Compared with otolaryngologists, primary care/internal medicine physicians were more likely to prescribe antibiotics when a presenting symptom was documented (adjusted prevalence ratio = 1.6; 95% CI, 1.27-2.02).

Patients with symptoms in addition to neck mass or swelling had significantly longer time from symptom onset to head and neck cancer diagnosis (adjusted RR = 1.31; 95% CI, 1.08-1.59).

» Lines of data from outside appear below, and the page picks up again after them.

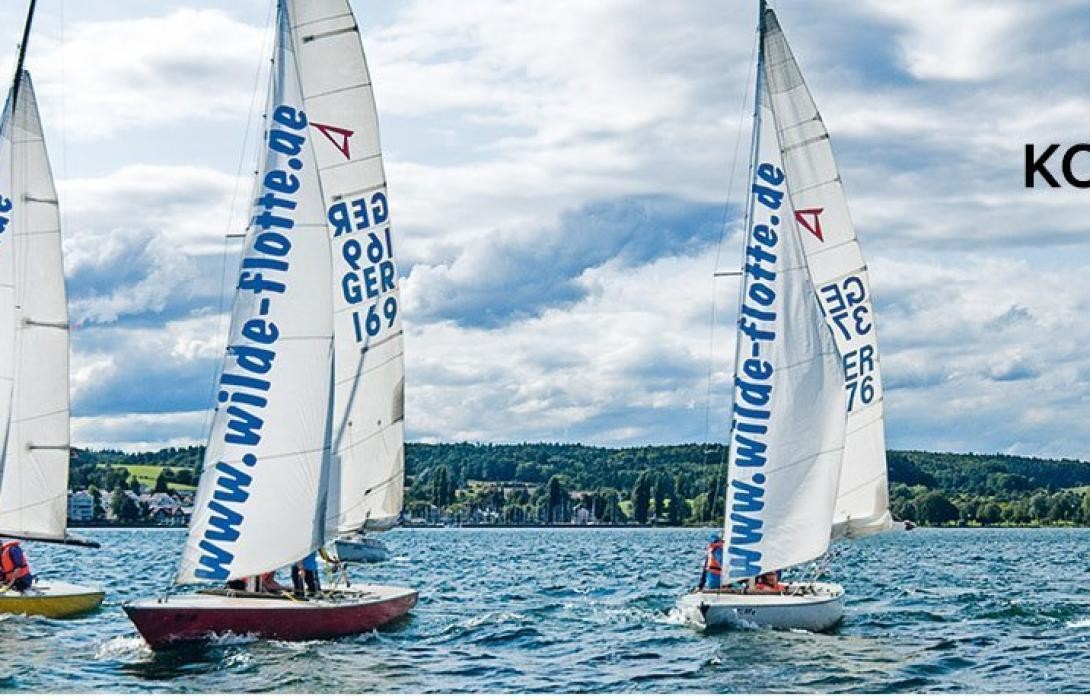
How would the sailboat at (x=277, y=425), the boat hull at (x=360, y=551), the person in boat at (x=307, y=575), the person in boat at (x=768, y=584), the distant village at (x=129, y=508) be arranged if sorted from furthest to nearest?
the distant village at (x=129, y=508)
the boat hull at (x=360, y=551)
the person in boat at (x=768, y=584)
the person in boat at (x=307, y=575)
the sailboat at (x=277, y=425)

Researchers acknowledged study limitations, including the nonrandomized cohort and lack of detail about physicians’ rationale for prescribing antibiotics.

Clinical implications
The results showed no change over time in the proportion of individuals prescribed antibiotics in the months leading to a head and neck cancer diagnosis. This suggests AAO-HNS guidelines likely had “no measurable effect” on prescribing behavior during the study period, Massa said.

Although head and neck specialists are aware of the likelihood that a neck mass may be cancer, recommendations from the guidelines are not reaching frontline physicians — including primary and emergency care clinicians, he added.

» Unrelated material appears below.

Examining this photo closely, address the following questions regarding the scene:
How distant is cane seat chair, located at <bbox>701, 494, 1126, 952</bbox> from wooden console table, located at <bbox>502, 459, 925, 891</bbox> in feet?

“It’s incumbent upon us as head and neck specialists to do more than just put out guidelines,” he told Healio. “We also to reach out to other communities and specialty practices to help them understand the needs of the patients who will eventually end up in our care.”

Although outreach regarding diagnosis of neck masses among adults is a worthy goal, the volume of specialist guidelines makes it “impossible to expect primary care and urgent care clinicians to stay abreast of the interminable deluge of subspecialty guidelines,” Evan M. Graboyes, MD, MPH, of the department of otolaryngology–head & neck surgery at Medical University of South Carolina, and colleagues wrote in an accompanying editorial.

Graboyes and colleagues instead recommended the use of technology-based options to reduce head and neck cancer misdiagnosis, including artificial intelligence and other data-driven clinical decision support tools.

“Gallogly and colleagues have shown us that for many patients with head and neck cancer, the road from symptom onset to [cancer] diagnosis should be marked with a sign reading ‘Warning, Detour Ahead,’” Graboyes and colleagues wrote. “It is now incumbent on us to work in a collaborative and multidisciplinary fashion to create a road free of detours for our patients and ensure that these important findings are translated back to decrease morbidity and mortality.”

Gallogly JA, et al. JAMA Otolaryngol Head Neck Surg. 2023;doi:10.1001/jamaoto.2023.2423.
Graboyes EM, et al. JAMA Otolaryngol Head Neck Surg. 2023;doi:10.1001/jamaoto.2023.2462.